What is expected —
What is needed is each line of the data below that holds the string "trap".

Task material —
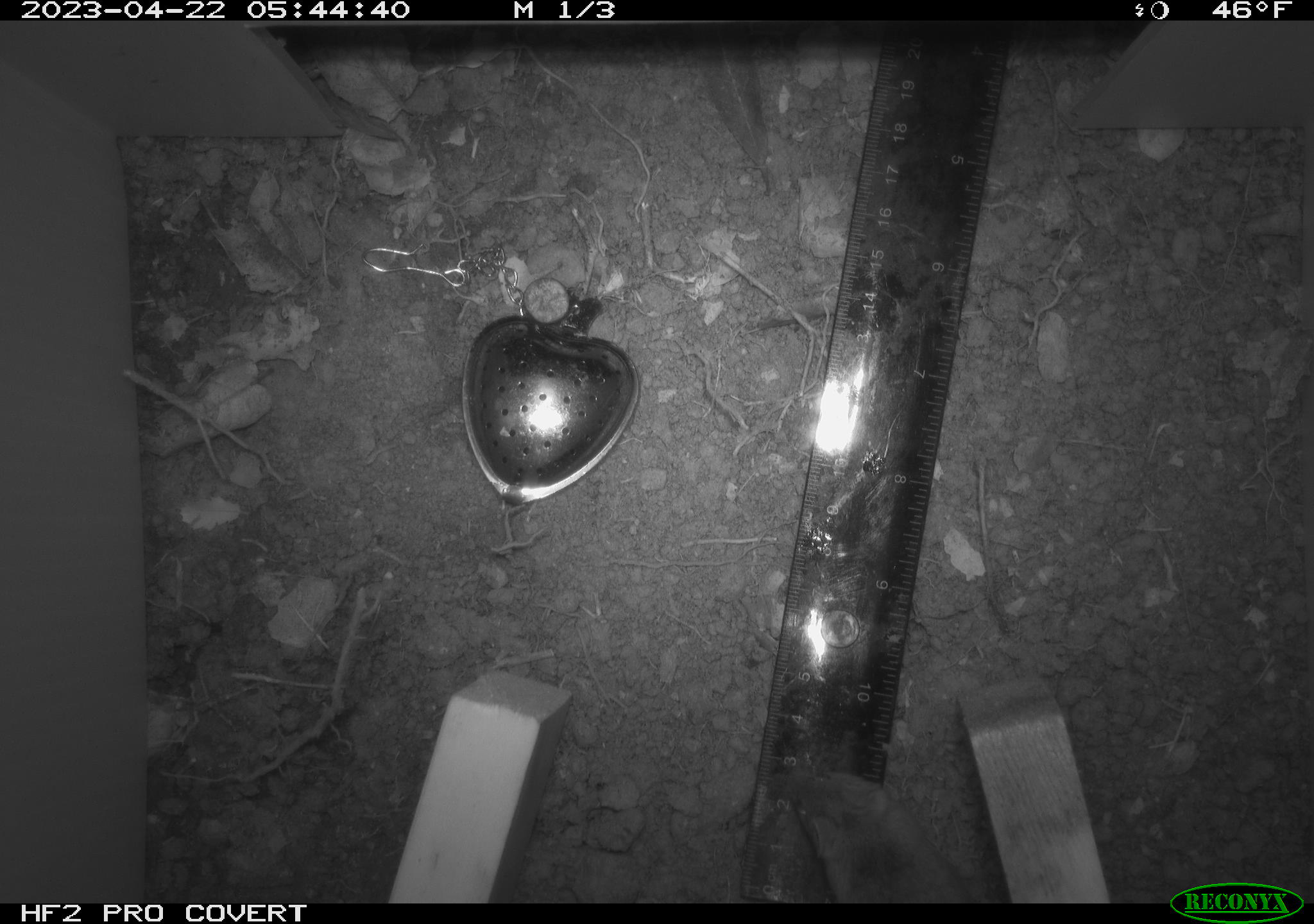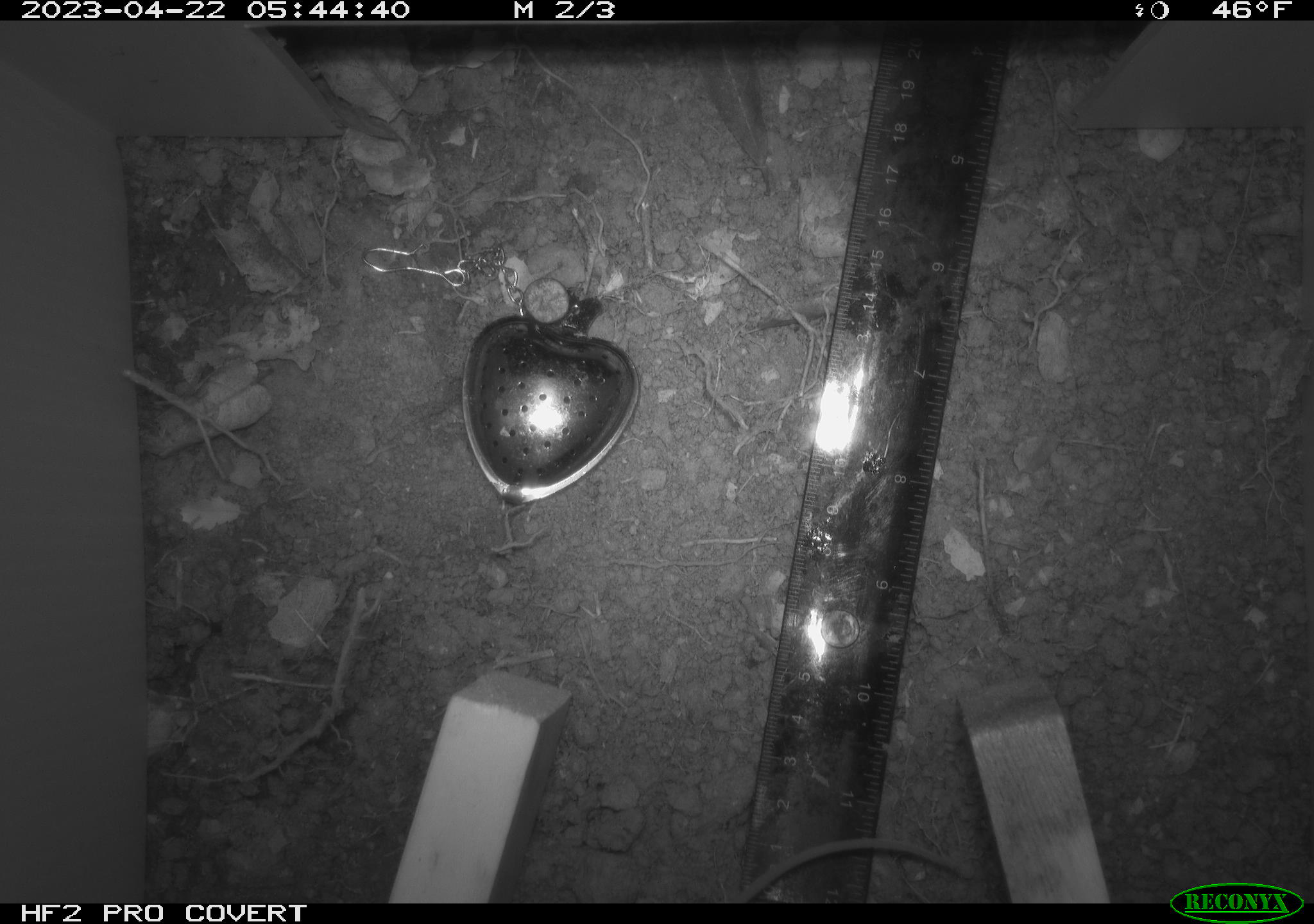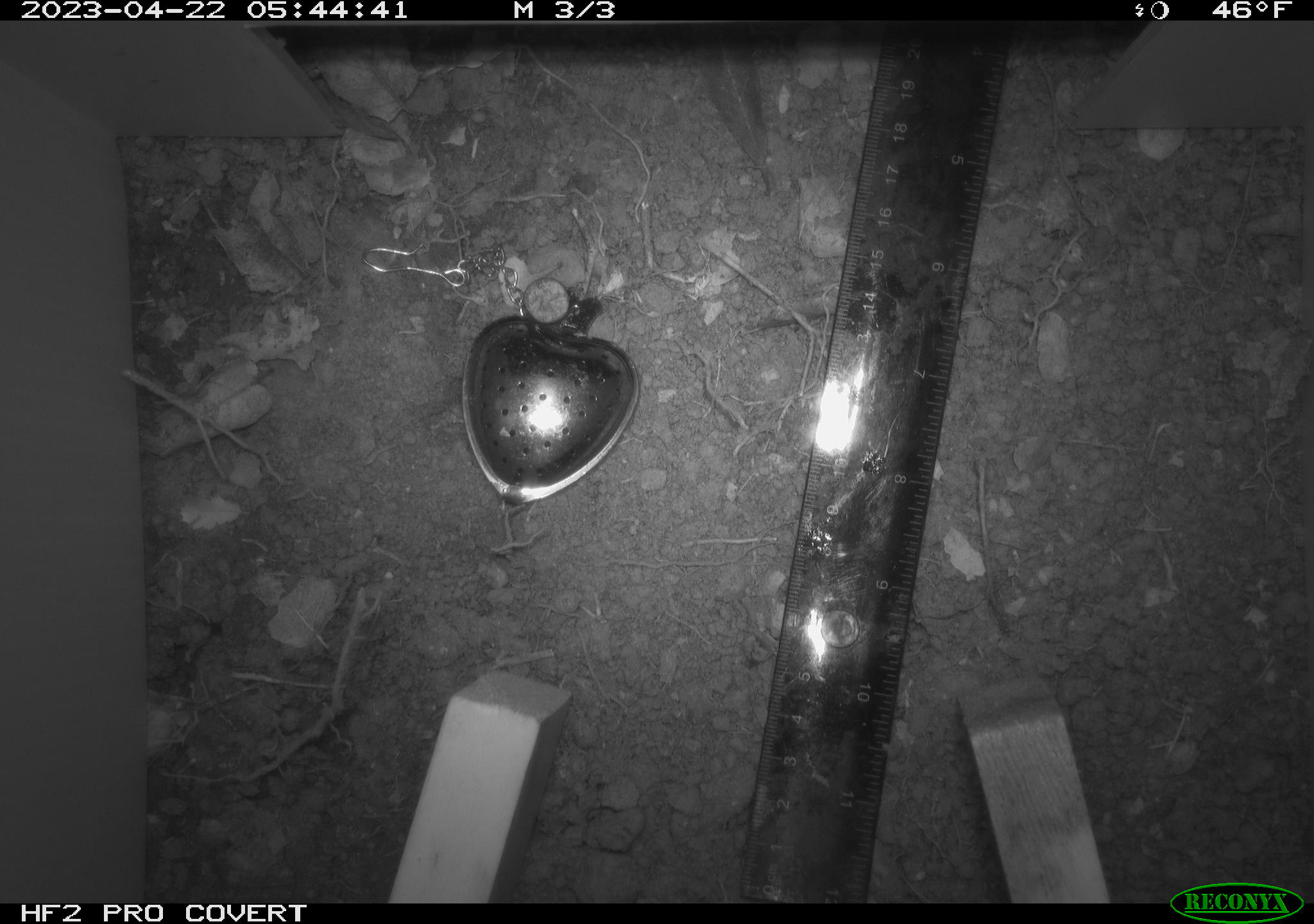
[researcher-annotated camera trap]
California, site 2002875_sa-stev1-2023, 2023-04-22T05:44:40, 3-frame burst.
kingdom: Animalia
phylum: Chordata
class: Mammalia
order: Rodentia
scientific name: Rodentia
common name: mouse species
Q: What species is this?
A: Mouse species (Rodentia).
---
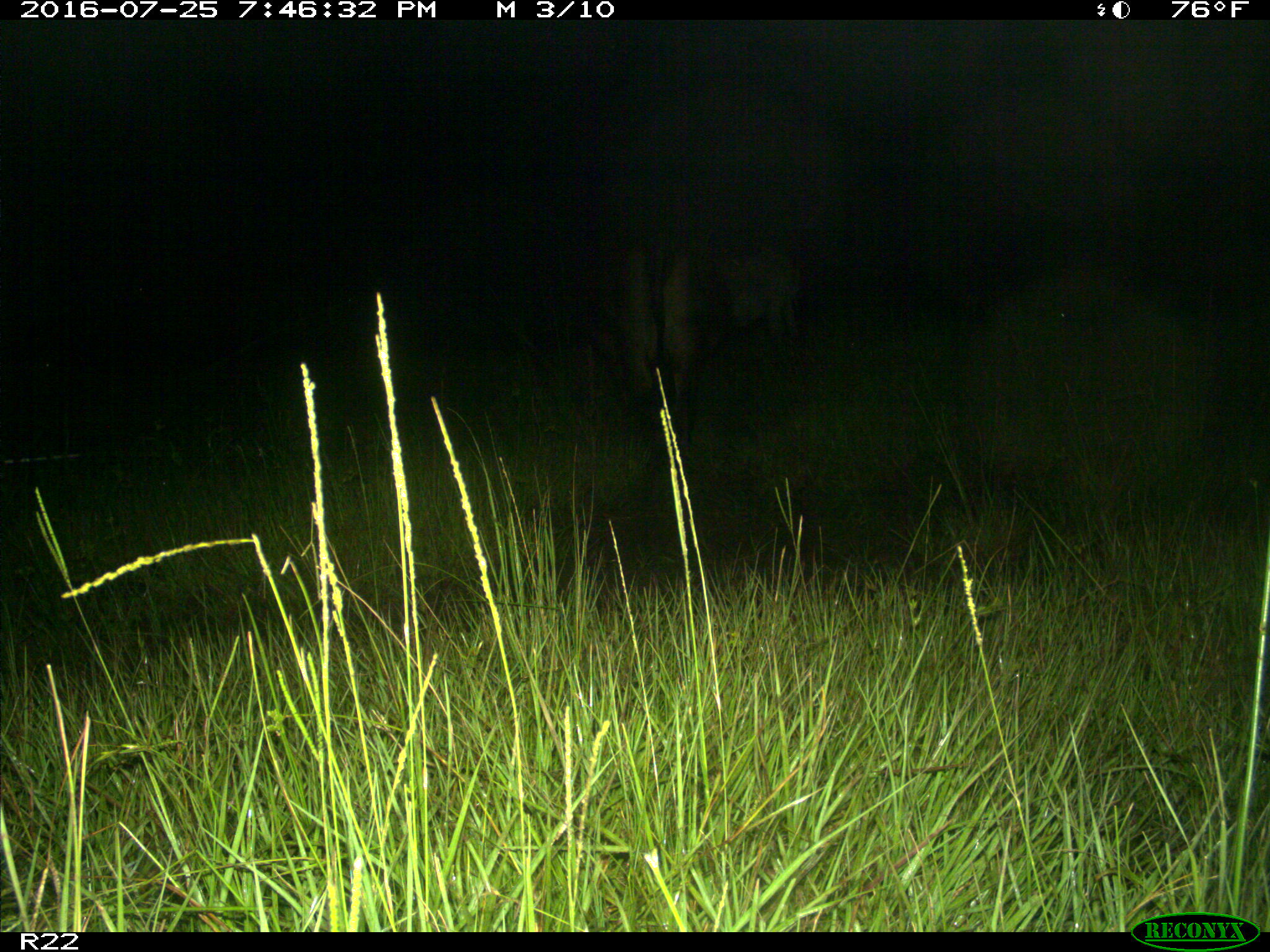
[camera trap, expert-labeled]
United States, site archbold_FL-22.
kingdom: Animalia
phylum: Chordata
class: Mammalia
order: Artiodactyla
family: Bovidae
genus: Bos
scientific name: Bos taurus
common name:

Answer to the exercise —
[researcher-annotated camera trap]
[camera trap, expert-labeled]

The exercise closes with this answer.